The youngest of four, Tony grew up in Harpenden, Hertfordshire with his father, Paul, a Professor of Bacteriology at Barts, his mother, a Psychiatrist, his sister and two brothers. His father taught him to play golf. As a youngster, he and the family spent most holidays in North Cornwall. His love for sea, cliffs and beaches never faded (continuing to take his family).

He went to the Quaker schools, Sidcot in Somerset and Bootham in York (6th form). His brother David and he followed in his father's footsteps and studied medicine at Barts in London. His interest in Cricket and Bridge flourished and although he never described himself as a committee man, he became Secretary of the Barts Cricket Club then later . . .

After qualifying, he went to the Royal Berkshire Hospital in Reading where he met a young nurse, Sally. They married in 1962 and moved to Gravesend in Kent where Tony was a GP Trainee Assistant. However, it was in Wendover that he, Sally, and their four children made their home. The children went to the local schools before the three eldest followed their cousins, father, uncles, aunt and grandparents to Sidcot.

Tony was a family doctor to Wendover for thirty two years. This included an amazing understanding of the genealogy of the old Wendover families and the complexities of their intermarriages. His style was of a quiet and undemonstrative caring.

Tony's career spanned a watershed in General Practice. When he started, he practiced from his home in Coldharbour with Sally as his receptionist-cum-telephonist. Most of the consultations from birth to death were at the patient's home. Tony regularly drove around the hills calling on his elderly housebound and infirm patients. By the 1980s everyone had become telephone and car owners and the GP's job became correspondingly office based. Tony did not resist change; on the contrary, he initiated it. It was Tony's entrepreneurial flare and business acumen that made such a success of Fundholding for Wendover Health Centre. By careful control of staff and prescribing costs additional services such as in-house physiotherapy and sessional work by a plastic surgeon were provided.

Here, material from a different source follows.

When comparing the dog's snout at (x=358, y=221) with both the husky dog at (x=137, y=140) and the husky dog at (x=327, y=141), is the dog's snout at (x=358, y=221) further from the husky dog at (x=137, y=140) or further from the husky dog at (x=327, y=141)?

Tony was a proud and dedicated gardener, creating beautiful borders to set off his immaculate lawn as well as a productive orchard and vegetable garden. It made a perfect venue for the charity barbecues he and Sally hosted for the NSPCC and Abbeyfield. The Wendover pumpkin growing competition was taken extremely seriously. After years of diligently digging in loads of Tom Getley's best quality horse manure, Tony was rather miffed when an aerial photograph salesman offered him a picture of his garden and what stood out was the whiter than white beds - still 100% chalk from that perspective.

Tony was very active in the Abbeyfield movement in the region and chairman over the years of several homes. He was a foundation trustee of Wendover Community Trust bringing immense local knowledge and overseeing the Trust's Portfolio of stocks and shares in order to benefit the village for generations to come. It is fitting that the refurbished Wendover Memorial Hall will reopen for September activities. Tony and Sally supported the Wendover Society. He had very clear views on many things including "tugs" Similarly, he was a huge supporter of Wendover Music. His friendly face will be sorely missed.